Cast your mind back and see if the following sounds familiar: You’ve received a form or document (as a PDF) that you must sign, but you can’t write on your computer screen. This leaves you with a number of ridiculous choices, like:
- Print the PDF, sign it, scan it back to PDF, and then email to sender, or
- Print the PDF, sign it, fax it back to the sender, or
- Print the PDF, sign it, and then mail it back to the sender.
The trick I’m going to show you using Nitro Pro will let you sign any PDF you receive with a couple of clicks (assuming the file is not secured). To start with, you’ll need a scanner to get your signature into electronic form, but once that’s done all you’ll need is Nitro Pro to do the signing.
Note: An important thing to know before we begin is that this trick is very different to inserting a real ‘digital signature.’ The digital signatures you can use with PDF files with Nitro PDF Professional and Adobe Acrobat are there to show not just a visual representation of your hand written signature, but to protect the integrity of a document and make it tamper proof. See our secure and sign PDF files feature info for more.
Here’s a screenshot to give you a quick visual idea of what we’re going to achieve. In it you can see me selecting my signature stamp annotation (see our annotate PDF page for related feature info), and also the signature stamp applied to a page in my PDF.

Setting up your signature
The first task is to get a copy of your handwritten signature onto your computer.
- On a piece of white paper, sign your name.
- Open Nitro PDF Professional.
- On the Home tab, in the Convert group, click the arrow below Create PDF
. - Click Create PDF From Scanner
. - Choose your settings, and then click Scan.
- Your signature should now be in PDF form and ready to crop to size.
- On the Insert and Edit tab, in the Pages group, click Crop.
- Drag around your signature and crop it so your signature has very little whitespace around it.
- Double-click on the highlighted area, and then click Crop.
- Save and name your signature.
Setting up a signature stamp annotation
This task takes the PDF file containing your signature and turns it into a stamp annotation.
- Open Nitro Pro.
- On the Review tab, in the Comment group, click the arrow below Stamp.
- Click Create New Stamp.
- Browse to and select your newly created PDF with your signature, and then click Save.

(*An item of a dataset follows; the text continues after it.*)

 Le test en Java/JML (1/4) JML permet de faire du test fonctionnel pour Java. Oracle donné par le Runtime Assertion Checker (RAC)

Adding your signature to a PDF
Now that you’re set up, it’s just a matter of ’stamping’ your signature onto the page wherever and whenever you like.
- Open Nitro Pro.
- On the Review tab, in the Comment group, click the arrow below Stamp.

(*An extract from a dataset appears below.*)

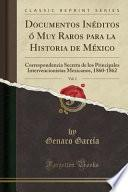 libro Documentos Inéditos ó Muy Raros Para La Historia De México, Vol. 1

- Select your signature stamp.
- On the page to sign, click and drag the stamp to the correct size. Click on it to drag it to the correct position.
- That’s it, you’re done. Save the file and email it to the sender.

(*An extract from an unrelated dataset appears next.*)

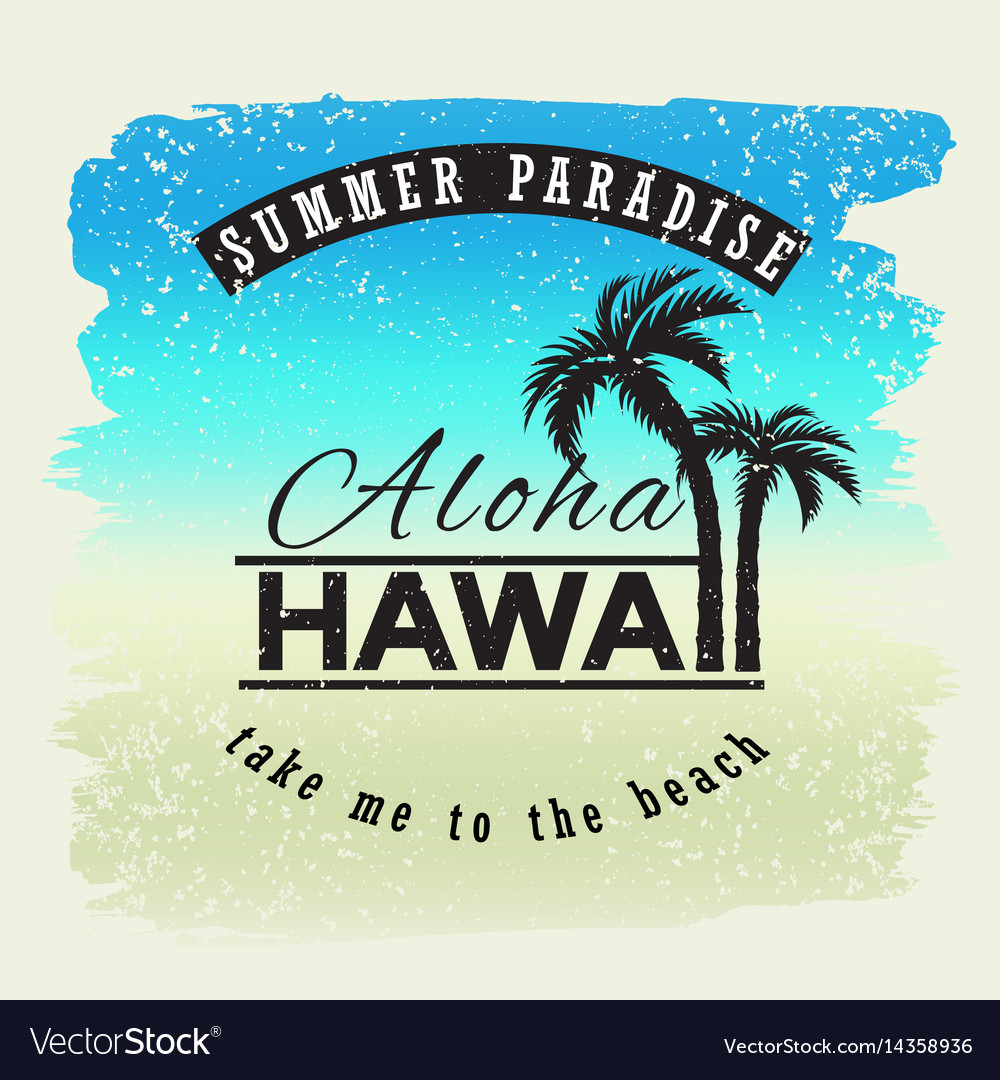 Aloha hawaii summer paradice take me yo the vector image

This trick relates quite closely to another tip I’ll cover soon: how to fill in forms in PDF files by inserting text.
Stay tuned.
3 Comments
Richard:
I followed your procedure for creating a stamp, but the final product is a WHITE rectangle, even though the scanned signature is BLACK.
What am i doing wrong?
David, are you able to convert the image to PDF OK? If you do that, does the signature display fine when you open it in Nitro Pro?
Richard:
Yes, and yes.
The PDF copy of my signature displayed fine, first in blue, then in black.
I even made sure the color was BLACK when I saved it as “Signature Stamp”.
Then when I accessed the stamp file, it was a WHITE rectangle; no signature at all.